+++ DATA

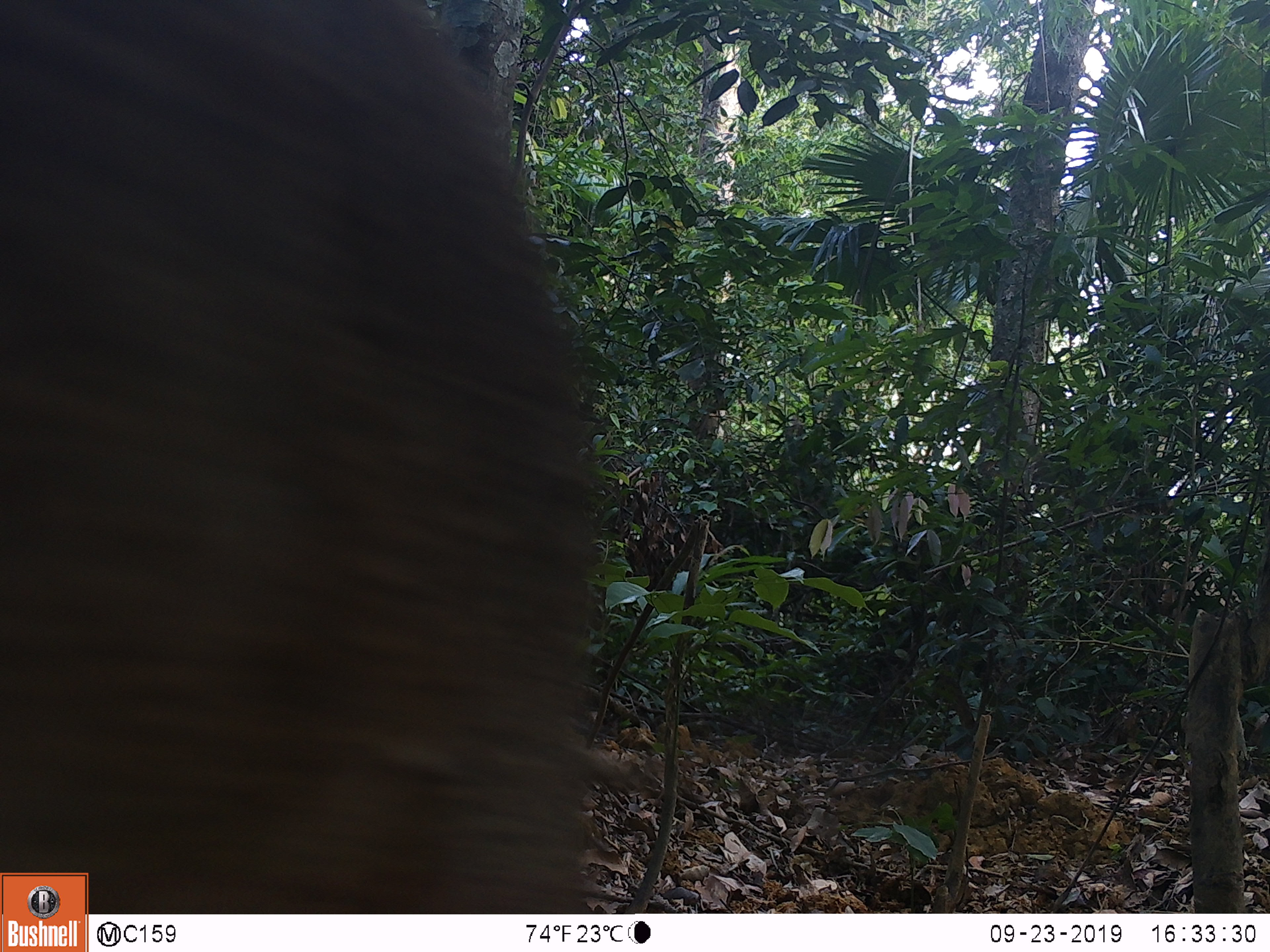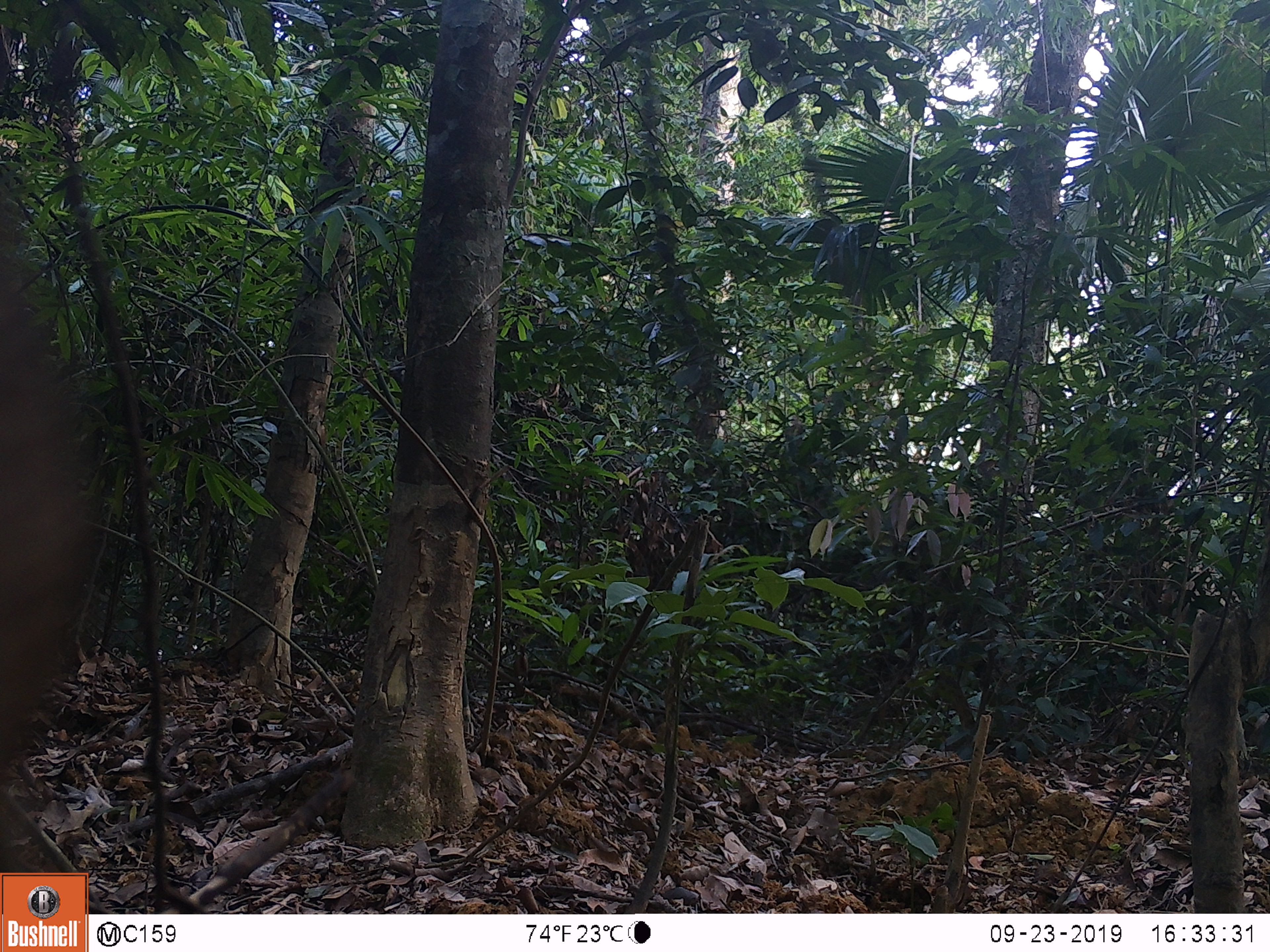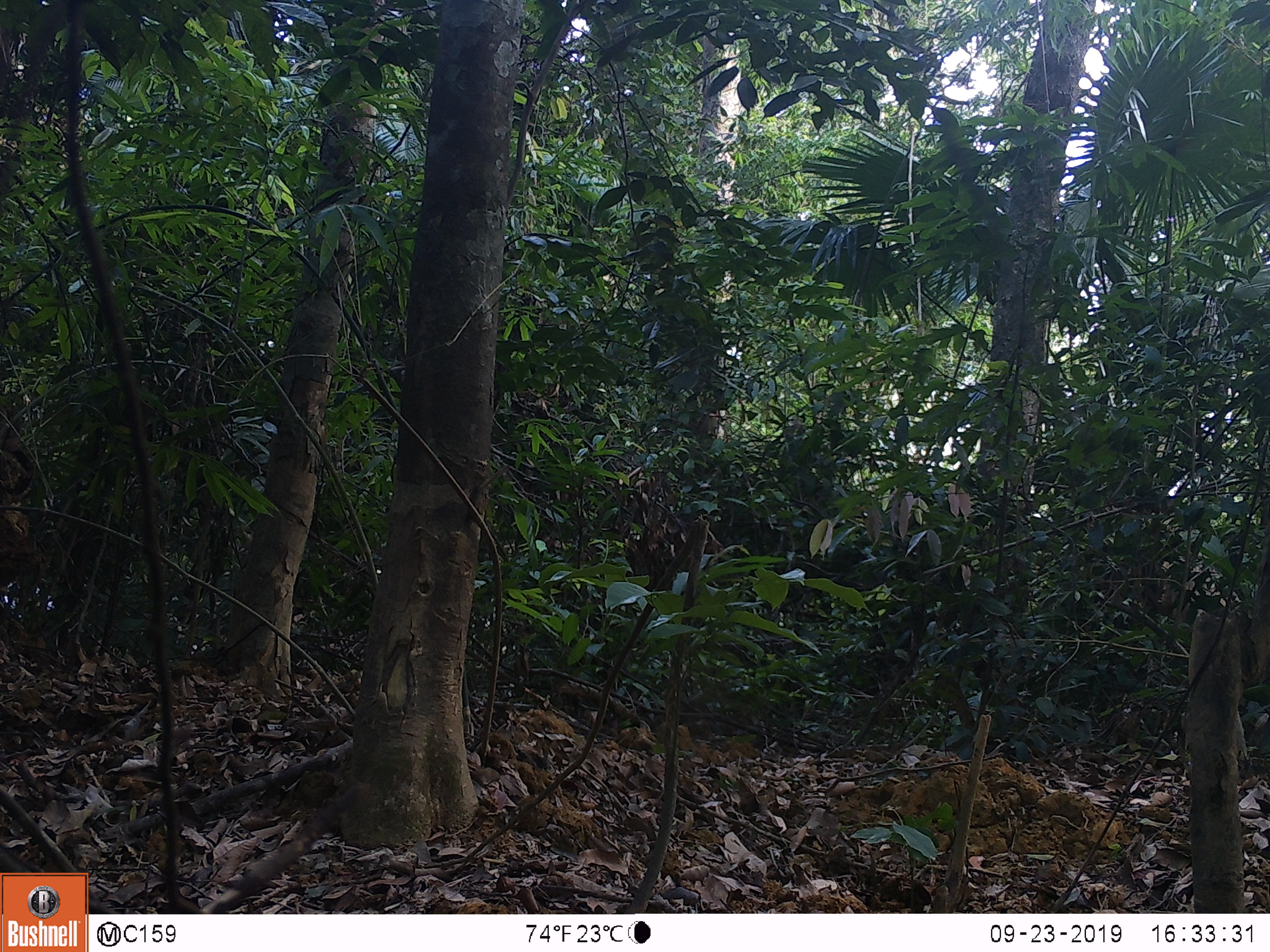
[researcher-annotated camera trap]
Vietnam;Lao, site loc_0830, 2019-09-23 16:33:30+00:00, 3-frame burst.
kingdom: Animalia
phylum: Chordata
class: Mammalia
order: Artiodactyla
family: Suidae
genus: Sus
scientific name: Sus scrofa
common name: eurasian wild pig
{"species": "eurasian wild pig (Sus scrofa)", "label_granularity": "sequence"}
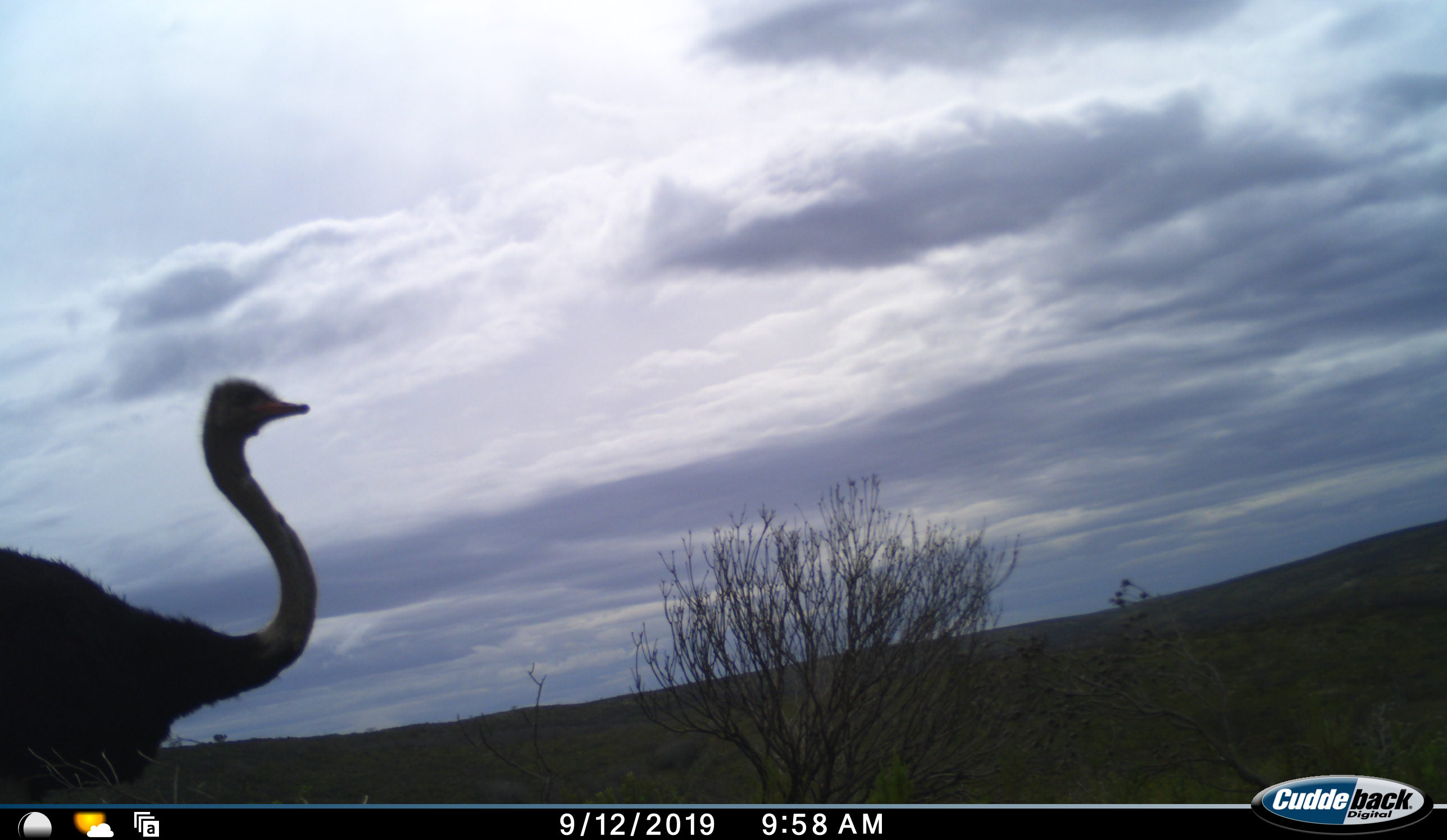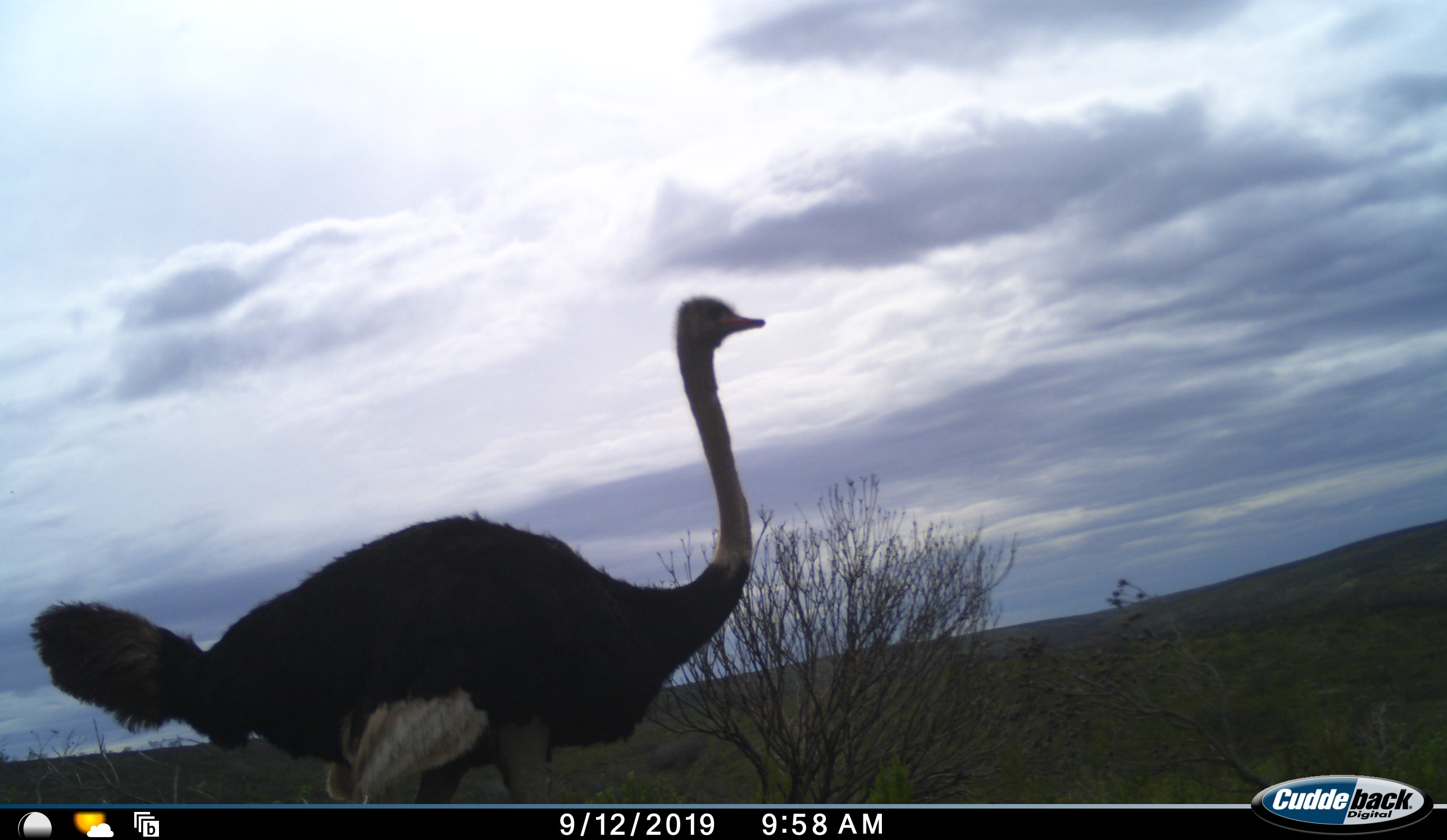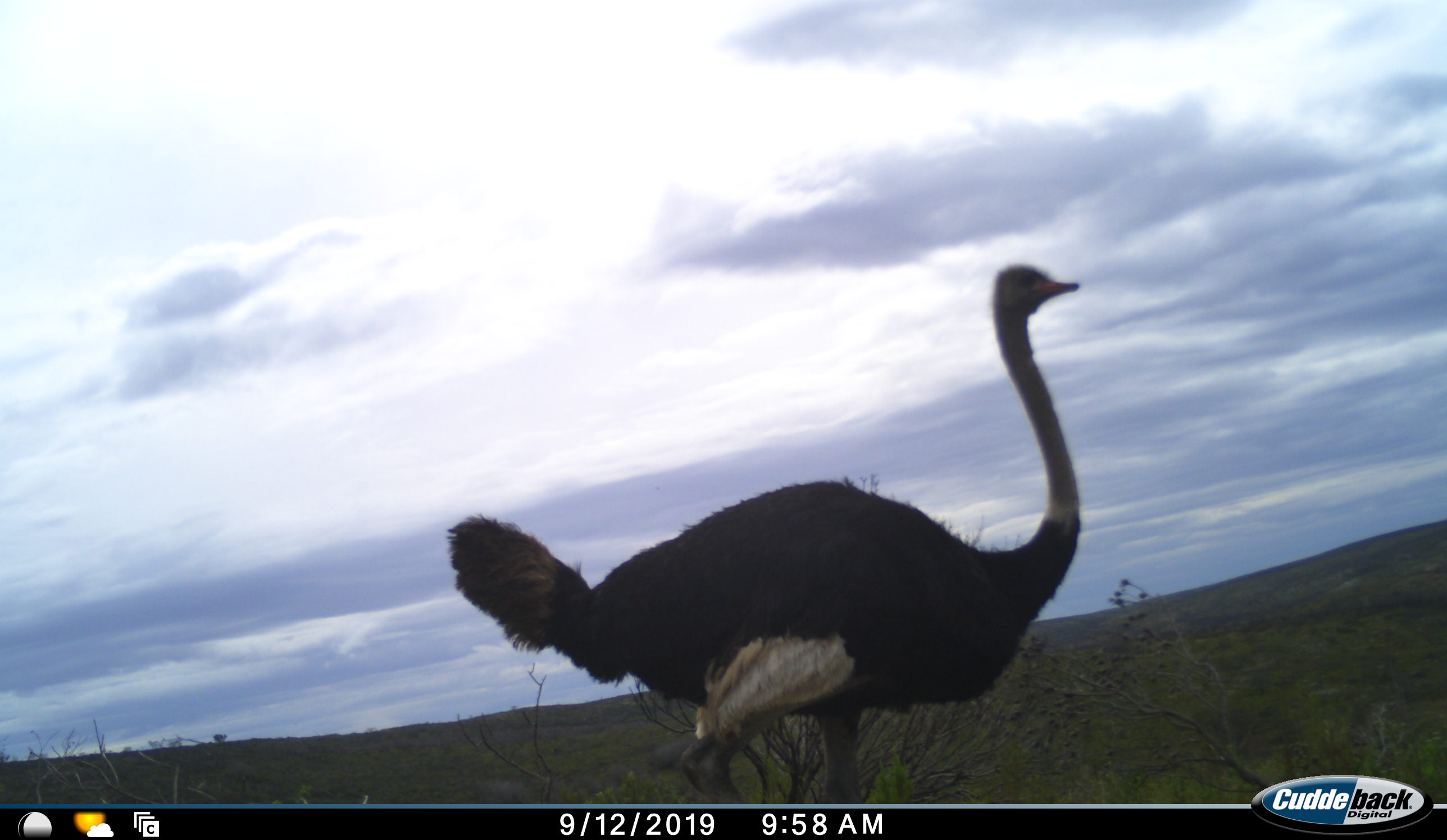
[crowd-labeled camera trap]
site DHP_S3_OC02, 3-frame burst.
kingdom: Animalia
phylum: Chordata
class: Aves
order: Struthioniformes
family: Struthionidae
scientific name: Struthionidae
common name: ostrich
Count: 1.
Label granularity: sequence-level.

++++++

* _YOUR ASSIGNMENT_:
Set the records down again precisely, skipping every image.

* _COMPLETED EXERCISE_:
[researcher-annotated camera trap]
Vietnam;Lao, site loc_0830, 2019-09-23 16:33:30+00:00, 3-frame burst.
kingdom: Animalia
phylum: Chordata
class: Mammalia
order: Artiodactyla
family: Suidae
genus: Sus
scientific name: Sus scrofa
common name: eurasian wild pig
{"species": "eurasian wild pig (Sus scrofa)", "label_granularity": "sequence"}
[crowd-labeled camera trap]
site DHP_S3_OC02, 3-frame burst.
kingdom: Animalia
phylum: Chordata
class: Aves
order: Struthioniformes
family: Struthionidae
scientific name: Struthionidae
common name: ostrich
Count: 1.
Label granularity: sequence-level.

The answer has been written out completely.